09.3812 · Motion · 2009-09-23
Département de l'environnement, des transports, de l'énergie et de la communication
Liquidé
Wortlaut
Afin de réguler les populations de prédateurs protégés, en particuliers de loups, le Conseil fédéral est chargé de modifier comme suit l'ordonnance du 29 février 1988 sur la chasse :
Article 4 alinéa 1, Régulation de populations d'espèces protégées
Les cantons peuvent, avec l'assentiment préalable de l'OFEV, prendre des mesures temporaires visant la régulation de populations d'animaux protégés lorsque ces dernières :
a. portent atteinte à leur habitat ;
b. mettent en péril la diversité des espèces ;
c. causent d'importants dommages aux forêts et aux cultures ;
d. constituent une menace considérable pour l'être humain ;
e. répandent des épizooties ;
f. causent d'importants dommages aux animaux de compagnie et aux animaux de rente ;
g. empêchent une exploitation équilibrée par la chasse des populations de gibier.
Begründung
Il est évident que la présence de prédateurs dans les régions où l'on exerce des activités agricoles (élevage de petits animaux) pose de nombreux problèmes. C'est surtout le loup qui pose des problèmes considérables. Malgré des mesures de protection, les dommages causés aux animaux de rente (en particulier aux moutons) ainsi qu'aux animaux sauvages sont toujours plus importants. Les loups étant toujours plus nombreux dans les régions de montagne aux espaces bien trop restreints, nous risquons de voir disparaître des animaux de rente menacés (par ex. les moutons nez noir).

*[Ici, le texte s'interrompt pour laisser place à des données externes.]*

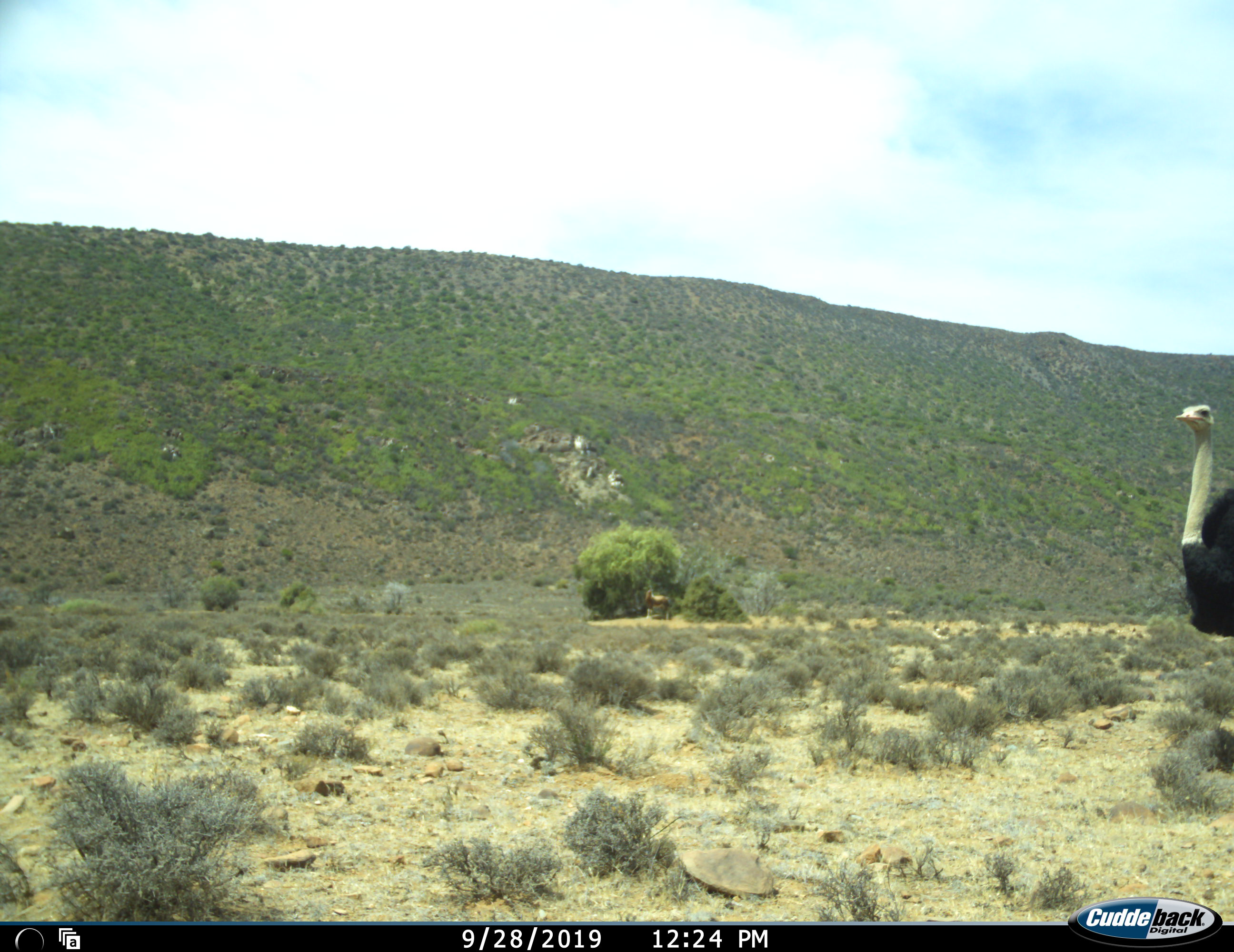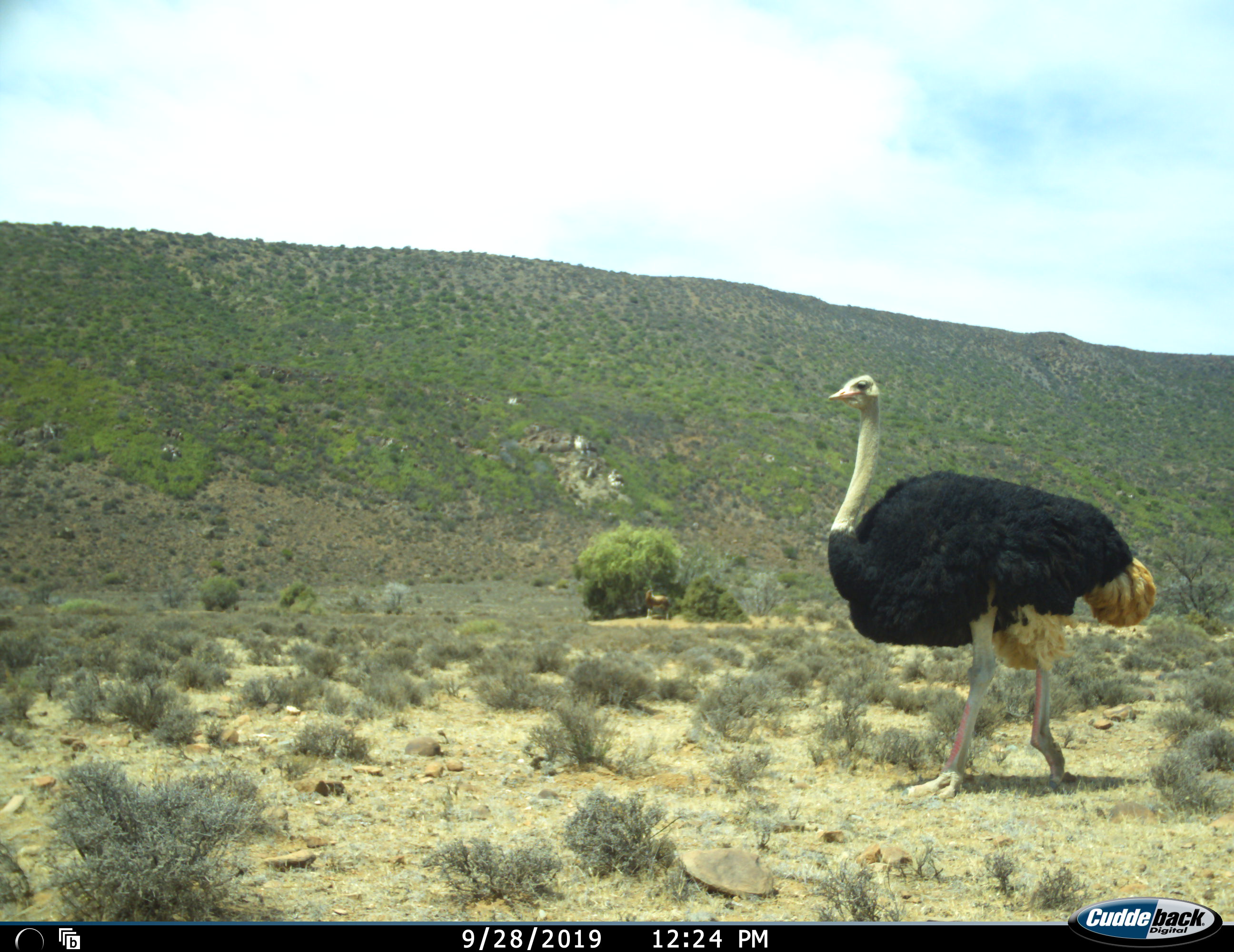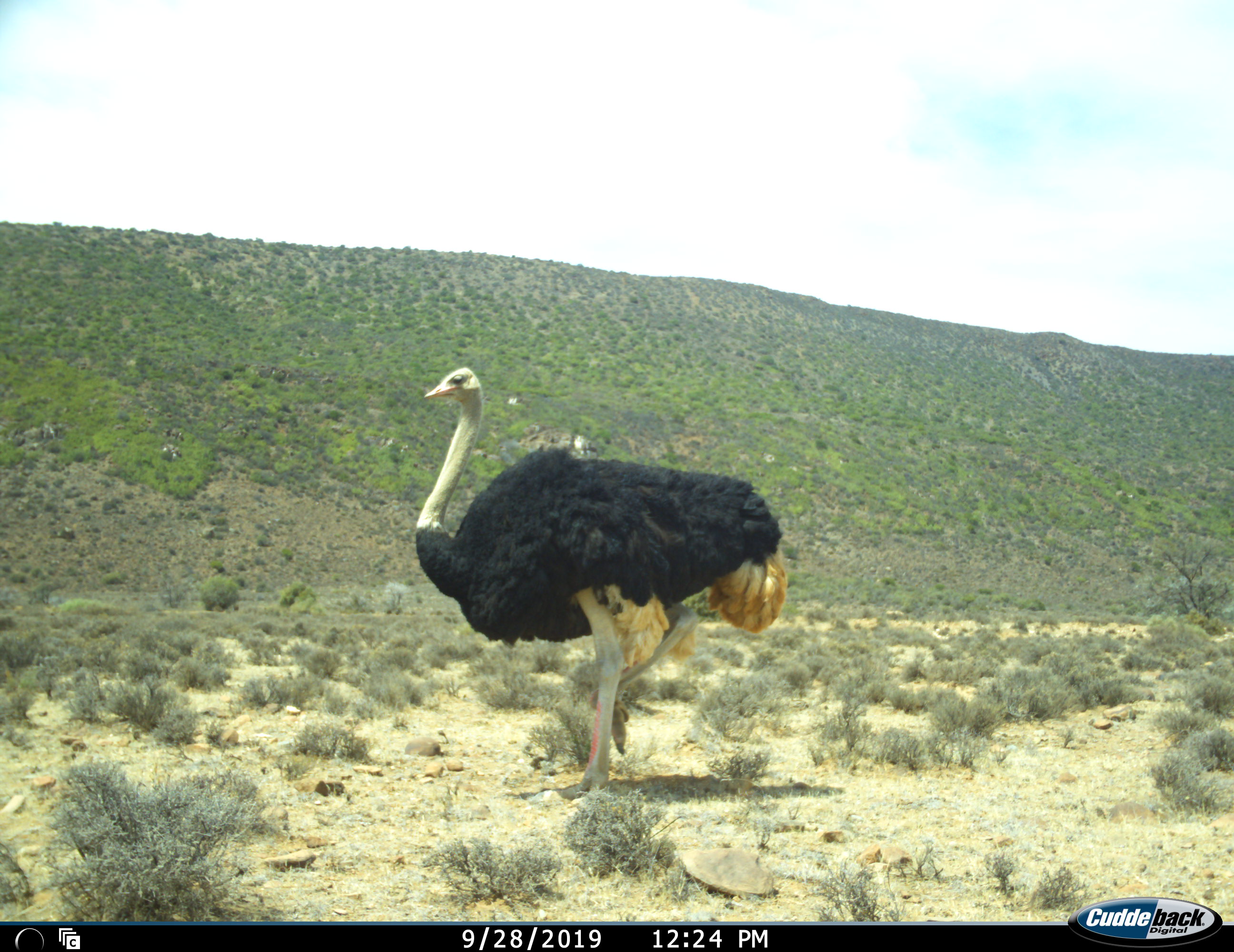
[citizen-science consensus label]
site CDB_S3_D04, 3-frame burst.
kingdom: Animalia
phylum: Chordata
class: Aves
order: Struthioniformes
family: Struthionidae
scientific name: Struthionidae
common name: ostrich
Ostrich (Struthionidae), count 1. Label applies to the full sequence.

Les efforts déployés pour rayer le loup de la liste des espèces de faune protégées (Convention de Berne) ont jusqu'à présent échoué. C'est pourquoi la chasse aux loups est interdite. Bien que ces derniers causent des dommages considérables, attaquent et tuent de nombreux animaux, les autorités ne peuvent intervenir en autorisant des tirs individuels que dans des cas exceptionnels.
Les mesures mises en oeuvre jusqu'à présent ainsi que les tirs individuels ne sont toutefois plus adaptés pour empêcher ces dommages considérables puisqu'il a été constaté, au cours des derniers mois, que des meutes de loups se formaient aussi en Suisse. Il faut donc procéder à une régulation de ces populations.
Une régulation est nécessaire pour maintenir l'équilibre de la faune sauvage et prévenir de lourdes pertes parmi les espèces vivant à l'état sauvage, comme les chevreuils et les chamois.
Grâce à la modification de l'ordonnance que je propose, les cantons auront la compétence, avec l'assentiment de l'OFEV, de réguler les populations de prédateurs (par ex. loups, lynx, ours) si ces dernières occasionnent d'importants dommages aux animaux de compagnie et aux animaux de rente, ou si elles empêchent une exploitation équilibrée par la chasse des populations de gibier.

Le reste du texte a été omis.